Il fatto che io ogni mattina mi ostini a bere il latte bollente anche se fuori ci sono già 29 gradi, ha qualcosa di masochistico, ma ormai è un rituale: la lingua scottata che mi punge per tutta la mattina mi dà quel leggero senso di malessere che mi permette di non rilassarmi troppo, del resto, come ricorda Francis Scott Fitzgerald, a volte è più difficile privarsi di un dolore che di un piacere e quel lieve dolore è una certezza (e un monito) al quale non riesco a rinunciare.
Questa mattina, ben appunto, ero con la mia tazza bollente in mano e non so esattamente quale vortice di pensieri mi abbia condotto a concentrarmi sui quattro quadri appesi alla parete della cucina: sono quattro litografie numerate con firma originale di Luzzati rappresentanti “Le quattro stagioni”. Le avevo acquistate al secondo anno di università, in Via San Lorenzo, in un negozio di arte moderna molto pop, attualmente ancora esistente, negozietto che ora spaccia a buon prezzo quadretti riproducenti le opere di Bansky. Le avevo scelte, con un certo orgoglio, per il mio primo appartamentino dei vicoli dove ero andata a vivere con una mia amica e il cui canone pagavo (ahimè con estrema fatica) facendo la cameriera alla sera e nei fine settimana.
Ora io non ho conosciuto personalmente il maestro Luzzati, né mi sono mai rivolta a lui con un amichevole “Lele”, come amano fare i galleristi genovesi, ma ho assaporato per un periodo la stessa Genova che lo ha consacrato come scenografo e illustratore; quella Genova del post Colombiadi, dove si percepiva nettamente la trasformazione culturale che di lì a poco avrebbe rivoluzionato questa città austera e con pochi fronzoli, proiettandola verso un’emancipazione: da città del mugugno, dei camalli, inospitale e multietnica suo malgrado, a città del design, del teatro sperimentale, della stand up comedy (prima che sapessimo cosa fosse), della musica di propaganda, dei caruggi rinnovati, dei rolli riscoperti, finalmente volutamente e orgogliosamente multietnica. Ora in questa Genova di fine anni ’90 – inizio 2000, una litografia di Luzzati non si negava a nessuno: era il regalo perfetto per la laurea della tua amica, per il battesimo del figlio dei vicini di casa, per la casa delle coppie giovani avanguardiste e un po’ snob, era il modo (economico) per far capire ai tuoi ospiti che tu non eri da arredamento arte povera del Mercatone Uno, ma da poltrona Frau e lampada Tolomeo: insomma era un segno distintivo nel quale il genovese medio neo borghese investiva volentieri perché facilmente riconoscibile.

(Estratto del dataset)
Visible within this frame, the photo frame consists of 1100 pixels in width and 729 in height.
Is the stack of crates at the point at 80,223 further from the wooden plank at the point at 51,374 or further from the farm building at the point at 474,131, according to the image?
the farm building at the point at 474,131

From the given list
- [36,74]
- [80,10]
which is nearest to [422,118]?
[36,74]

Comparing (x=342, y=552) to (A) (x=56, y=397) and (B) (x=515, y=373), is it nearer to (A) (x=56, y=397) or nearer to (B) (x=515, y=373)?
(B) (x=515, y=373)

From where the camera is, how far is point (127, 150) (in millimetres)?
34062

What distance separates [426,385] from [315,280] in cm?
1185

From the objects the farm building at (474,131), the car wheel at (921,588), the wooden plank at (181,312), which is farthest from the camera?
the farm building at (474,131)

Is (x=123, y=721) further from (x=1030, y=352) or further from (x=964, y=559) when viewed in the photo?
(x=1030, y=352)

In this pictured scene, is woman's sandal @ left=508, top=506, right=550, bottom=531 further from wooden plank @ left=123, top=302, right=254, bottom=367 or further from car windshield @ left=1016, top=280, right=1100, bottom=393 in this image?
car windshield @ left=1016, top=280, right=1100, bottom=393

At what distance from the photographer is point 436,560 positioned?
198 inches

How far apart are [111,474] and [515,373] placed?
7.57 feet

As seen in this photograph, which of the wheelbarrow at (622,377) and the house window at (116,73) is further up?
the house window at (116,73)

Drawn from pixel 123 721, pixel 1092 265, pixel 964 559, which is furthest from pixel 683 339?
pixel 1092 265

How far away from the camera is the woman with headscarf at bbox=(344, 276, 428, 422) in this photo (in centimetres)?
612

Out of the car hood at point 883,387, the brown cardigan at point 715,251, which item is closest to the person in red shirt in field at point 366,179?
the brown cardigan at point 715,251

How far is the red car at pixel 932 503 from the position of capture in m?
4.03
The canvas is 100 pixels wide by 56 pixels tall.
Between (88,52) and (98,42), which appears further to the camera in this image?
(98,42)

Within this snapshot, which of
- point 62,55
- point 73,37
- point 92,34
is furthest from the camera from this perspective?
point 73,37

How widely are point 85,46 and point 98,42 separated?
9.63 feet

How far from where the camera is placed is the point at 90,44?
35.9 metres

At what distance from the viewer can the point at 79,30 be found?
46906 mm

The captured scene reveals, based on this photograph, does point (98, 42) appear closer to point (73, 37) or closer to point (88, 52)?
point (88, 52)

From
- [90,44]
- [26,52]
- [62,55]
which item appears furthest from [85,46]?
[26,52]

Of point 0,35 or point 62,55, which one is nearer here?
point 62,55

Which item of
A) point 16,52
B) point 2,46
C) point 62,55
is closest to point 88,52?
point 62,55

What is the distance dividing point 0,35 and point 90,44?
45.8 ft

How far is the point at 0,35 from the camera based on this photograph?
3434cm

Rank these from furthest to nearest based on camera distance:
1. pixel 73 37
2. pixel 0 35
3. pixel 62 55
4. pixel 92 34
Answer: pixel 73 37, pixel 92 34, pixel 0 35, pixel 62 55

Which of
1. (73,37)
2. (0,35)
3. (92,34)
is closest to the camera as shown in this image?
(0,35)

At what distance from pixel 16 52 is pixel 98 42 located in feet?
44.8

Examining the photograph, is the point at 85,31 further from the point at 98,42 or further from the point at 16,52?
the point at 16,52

Parti dell'esercizio >>
1: Trascrivi senza alcuna modifica un passo del brano sulle litografie di Luzzati: parti dalle parole "Questa mattina, ben" e fermati dopo "nei fine settimana.".
2: Riduci a un elenco puntato il paragrafo del brano sulle litografie di Luzzati che inizia con "Questa mattina, ben appunto", mantenendone i fatti principali.

Soluzioni >>
1:
Questa mattina, ben appunto, ero con la mia tazza bollente in mano e non so esattamente quale vortice di pensieri mi abbia condotto a concentrarmi sui quattro quadri appesi alla parete della cucina: sono quattro litografie numerate con firma originale di Luzzati rappresentanti “Le quattro stagioni”. Le avevo acquistate al secondo anno di università, in Via San Lorenzo, in un negozio di arte moderna molto pop, attualmente ancora esistente, negozietto che ora spaccia a buon prezzo quadretti riproducenti le opere di Bansky. Le avevo scelte, con un certo orgoglio, per il mio primo appartamentino dei vicoli dove ero andata a vivere con una mia amica e il cui canone pagavo (ahimè con estrema fatica) facendo la cameriera alla sera e nei fine settimana.

2:
- Con la tazza bollente in mano, l'attenzione si concentra sui quattro quadri appesi alla parete della cucina.
- Sono quattro litografie numerate, con firma originale di Luzzati, che rappresentano "Le quattro stagioni".
- Furono acquistate al secondo anno di università in Via San Lorenzo, in un negozio di arte moderna molto pop.
- Il negozio esiste ancora e oggi vende a buon prezzo quadretti con riproduzioni di opere.
- Furono scelte con orgoglio per il primo appartamentino nei vicoli, condiviso con un'amica.
- L'affitto era pagato con fatica lavorando come cameriera la sera e nei fine settimana.